Asynchronous file moderation

更新时间:
复制 MD 格式

The file moderation service extracts images and text from various file types for content moderation. In addition to parsing file content, the service can convert files into images during the moderation process. It then uses image moderation and Optical Character Recognition (OCR) to ensure comprehensive content compliance. This topic describes how to call the file moderation API to moderate file content.

Function introduction

Feature

File detection

Detects the image file format.

DOC, DOCX, PPT, PPTX, PDF, XLS, XLSX, and TXT.

Text detection in images

Support

File size limit

200 MB

Number of concurrent file detection tasks

10

Offline moderation mode (for batch file moderation)

Supported

Other

  • Enable or disable image moderation.

  • You can specify the maximum number of pages to detect in a file.

Usage notes

The API operation for asynchronous file moderation is /green/file/asyncscanv2.

You can call this operation to create a file content moderation task. For information about how to construct an HTTP request, see Request structure. You can also use a pre-built HTTP request. For more information, see SDKs.

Billing information

Billing is based on the actual number of images and the amount of text moderated in the file.

  • Images

    You are charged based on the number of moderated pages multiplied by the number of image moderation scenarios. Each image on each page is moderated for pornography, terrorist content, and text within images. Additionally, if you enable image moderation for files, you are charged for file conversion by Intelligent Media Management (IMM). For more information about file conversion fees, see Product Billing.

  • Text

    You are charged based on the number of text entries multiplied by the number of text anti-spam scenarios. Every 5,000 characters of text are considered one entry for moderation and billing. For more information about fees for the text anti-spam moderation scenario, see Billing of Text Moderation.

Billing example: If you moderate a 100-page PDF file that contains 1 million characters of text, the total file moderation fee is the sum of the image and text moderation fees.

  • Images: File conversion fee (CNY 0.08 per file) + Image moderation fee (100 pages × CNY 6.85/1,000 pages) = CNY 0.08 + CNY 0.685

  • Text: 200 text entries × text anti-spam moderation fee (CNY 1.8/1,000 entries) = CNY 0.36

Total: CNY 0.08 + CNY 0.685 + CNY 0.36 = CNY 1.125

Concurrency limits

You can call this operation up to five times per second per account. If the number of calls per second exceeds the limit, throttling is triggered. As a result, your business may be affected. We recommend that you take note of the limit when you call this operation.
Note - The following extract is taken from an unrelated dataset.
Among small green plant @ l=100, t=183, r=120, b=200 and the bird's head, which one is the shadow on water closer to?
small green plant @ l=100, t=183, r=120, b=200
You can moderate a maximum of 10 files at the same time. If you exceed this limit, the error code 588 is returned. If you require a higher concurrency limit, you can join the DingTalk group (ID: 35573806) to contact a product technical expert.

Request parameters

Name

Type

Required

Example

Description

bizType

String

No

default

This field specifies your business scenario. You can create business scenarios in the AI Guardrails console. For more information, see Customize moderation rules.

offline

Boolean

No

false

Specifies whether to use the offline moderation mode.

  • false (default): real-time moderation mode. Moderation requests that exceed the concurrency limit are rejected.

  • true: offline moderation mode. Submitted tasks are not guaranteed to be processed in real time. They are queued for processing and moderation begins within 24 hours.

modType

String

No

All

Specifies the moderation type:

  • Text: Scans only the text in the file.

  • Image: Scans the file for images only.

  • All (default): Moderates both the images and text in the file.

Note

We recommend that you moderate both images and text for DOC, DOCX, PPT, PPTX, and PDF files. We recommend that you moderate only text for XLS, XLSX, and TXT files.

maxPages

Integer

No

200

The maximum number of pages to moderate in a file. The default value is 200. The maximum value is 1,000.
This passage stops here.